### Article
+ + + +
Although we daily live and breathe on a spiritual battlefield, the peace of the 
Lord continues to bring us peace within.  That’s our shield and protection, our 
bulwark and defense against all that threatens us.  “Peace I leave with you; my 
peace I give you,” says our risen Lord.  “I do not give to you as the world 
gives” (John 14:27). 

That’s where we come in, you and me.  Left to ourselves in this world, we have 
no peace.  Left to ourselves, we have, not only worry and fear, but also hurt 
and loss, with shame and guilt to top it off.  Left to ourselves, we are but 
spiritual corpses.  

But we are not alone.  The Lord Jesus Christ, the risen victor over sin and 
death, has given and bequeathed to His Church His living and lasting peace.
+ + + +
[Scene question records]
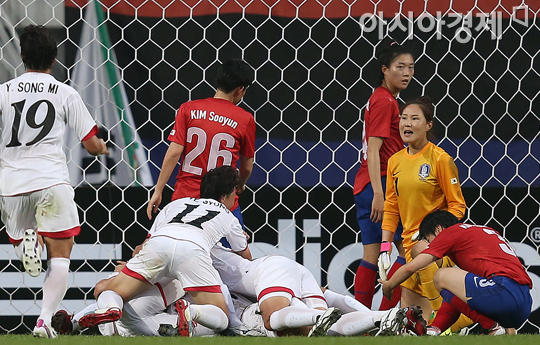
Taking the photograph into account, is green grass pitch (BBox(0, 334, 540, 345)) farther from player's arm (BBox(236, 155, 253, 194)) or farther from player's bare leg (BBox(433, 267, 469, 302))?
player's arm (BBox(236, 155, 253, 194))

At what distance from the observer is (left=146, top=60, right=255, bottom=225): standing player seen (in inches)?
127

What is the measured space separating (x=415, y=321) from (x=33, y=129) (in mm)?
1460

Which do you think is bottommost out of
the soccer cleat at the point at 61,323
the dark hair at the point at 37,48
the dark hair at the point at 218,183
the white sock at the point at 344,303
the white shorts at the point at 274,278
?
the soccer cleat at the point at 61,323

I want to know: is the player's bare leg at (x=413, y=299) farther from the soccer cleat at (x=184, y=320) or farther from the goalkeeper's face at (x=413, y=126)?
the soccer cleat at (x=184, y=320)

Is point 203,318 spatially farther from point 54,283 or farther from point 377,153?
point 377,153

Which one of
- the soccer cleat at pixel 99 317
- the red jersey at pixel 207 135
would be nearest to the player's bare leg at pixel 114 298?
the soccer cleat at pixel 99 317

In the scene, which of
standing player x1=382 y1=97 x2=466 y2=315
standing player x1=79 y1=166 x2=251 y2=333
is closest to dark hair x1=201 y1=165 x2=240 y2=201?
standing player x1=79 y1=166 x2=251 y2=333

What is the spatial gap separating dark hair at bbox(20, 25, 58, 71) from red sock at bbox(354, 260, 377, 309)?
1596 mm

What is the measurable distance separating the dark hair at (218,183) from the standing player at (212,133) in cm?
26

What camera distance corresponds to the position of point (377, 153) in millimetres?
3250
+ + + +
### List of tasks
[A] Rewrite the paragraph of the devotional on the Lord's peace that begins "That's where we come in" as a short list, keeping its main facts.
[B] Decide whether each statement agrees with the devotional on the Lord's peace, answering yes or no and quoting the words of the text that settle it: (i) The devotional quotes John 14:27. (ii) Left to ourselves in this world, we have peace. (iii) The Lord has given His peace to His Church.
[C] Resume the devotional on the Lord's peace, picking up after its final sentence.

### Set of answers
[A]
Left to ourselves in this world:
- we have no peace
- we have worry and fear, hurt and loss, and shame and guilt
- we are only spiritual corpses

[B]
(i) Yes: "I do not give to you as the world gives" (John 14:27).
(ii) No: "Left to ourselves in this world, we have no peace."
(iii) Yes: "has given and bequeathed to His Church His living and lasting peace."

[C]
This peace is dispensed, given out, in the words of Absolution and in the 
eating and drinking of His Holy Supper.  Then, there is peace once more, 
Christ’s peace, peace eternal.  

Conclusion
In the forgiveness of our sins, we have the peace that Jesus gives us.  Jesus 
“came and preached peace to you who were far away and peace to those who were 
near.  For through Him, by one Spirit, we both have access to the Father” 
(Ephesians 2:17-18). 

So, peace to you, this day--the peace of Christ that surpasses all 
understanding.  For Jesus means exactly what He says and gives precisely what 
He means.  The peace of the Lord is with you always.  To this we can only add 
our glad “Amen.”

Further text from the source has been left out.